--- Start PROVIDED DATA ---
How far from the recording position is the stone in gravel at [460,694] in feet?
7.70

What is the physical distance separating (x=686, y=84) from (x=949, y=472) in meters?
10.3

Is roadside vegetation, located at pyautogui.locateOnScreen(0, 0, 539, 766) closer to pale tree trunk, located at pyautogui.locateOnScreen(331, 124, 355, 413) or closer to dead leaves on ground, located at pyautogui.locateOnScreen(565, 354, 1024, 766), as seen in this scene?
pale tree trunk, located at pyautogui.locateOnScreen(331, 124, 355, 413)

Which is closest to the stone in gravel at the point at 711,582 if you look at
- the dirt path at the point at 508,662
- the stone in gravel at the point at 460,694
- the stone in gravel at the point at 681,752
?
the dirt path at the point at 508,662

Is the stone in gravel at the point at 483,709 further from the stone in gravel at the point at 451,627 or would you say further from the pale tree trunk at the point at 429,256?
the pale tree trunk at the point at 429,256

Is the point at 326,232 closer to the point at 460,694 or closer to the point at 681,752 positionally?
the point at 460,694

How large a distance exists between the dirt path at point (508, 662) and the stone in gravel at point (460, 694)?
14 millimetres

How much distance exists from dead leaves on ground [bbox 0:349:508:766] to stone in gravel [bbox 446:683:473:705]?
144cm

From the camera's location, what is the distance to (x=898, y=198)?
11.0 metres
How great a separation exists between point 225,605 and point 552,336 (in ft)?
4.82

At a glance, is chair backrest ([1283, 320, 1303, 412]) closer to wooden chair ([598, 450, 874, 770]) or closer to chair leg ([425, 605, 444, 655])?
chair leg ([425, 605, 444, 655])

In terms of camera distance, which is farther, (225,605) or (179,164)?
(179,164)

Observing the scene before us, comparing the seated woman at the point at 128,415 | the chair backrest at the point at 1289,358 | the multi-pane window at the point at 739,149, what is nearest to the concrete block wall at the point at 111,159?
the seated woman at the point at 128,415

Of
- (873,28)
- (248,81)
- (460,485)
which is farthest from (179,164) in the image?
--- End PROVIDED DATA ---
--- THE PROBLEM ---
Rewrite the records from the line containing "Is the point" through the end of the records, replacing "concrete block wall" with "brick wall" and leaving everything else unchanged.

--- RESPONSE ---
Is the point at 326,232 closer to the point at 460,694 or closer to the point at 681,752 positionally?
the point at 460,694

How large a distance exists between the dirt path at point (508, 662) and the stone in gravel at point (460, 694)?
14 millimetres

How much distance exists from dead leaves on ground [bbox 0:349:508:766] to stone in gravel [bbox 446:683:473:705]?
144cm

From the camera's location, what is the distance to (x=898, y=198)?
11.0 metres
How great a separation exists between point 225,605 and point 552,336 (in ft)?
4.82

At a glance, is chair backrest ([1283, 320, 1303, 412]) closer to wooden chair ([598, 450, 874, 770]) or closer to chair leg ([425, 605, 444, 655])?
chair leg ([425, 605, 444, 655])

In terms of camera distance, which is farther, (225,605) or (179,164)?
(179,164)

Observing the scene before us, comparing the seated woman at the point at 128,415 | the chair backrest at the point at 1289,358 | the multi-pane window at the point at 739,149, what is nearest to the brick wall at the point at 111,159?
the seated woman at the point at 128,415

Of
- (873,28)
- (248,81)
- (460,485)
which is farthest from (179,164) in the image?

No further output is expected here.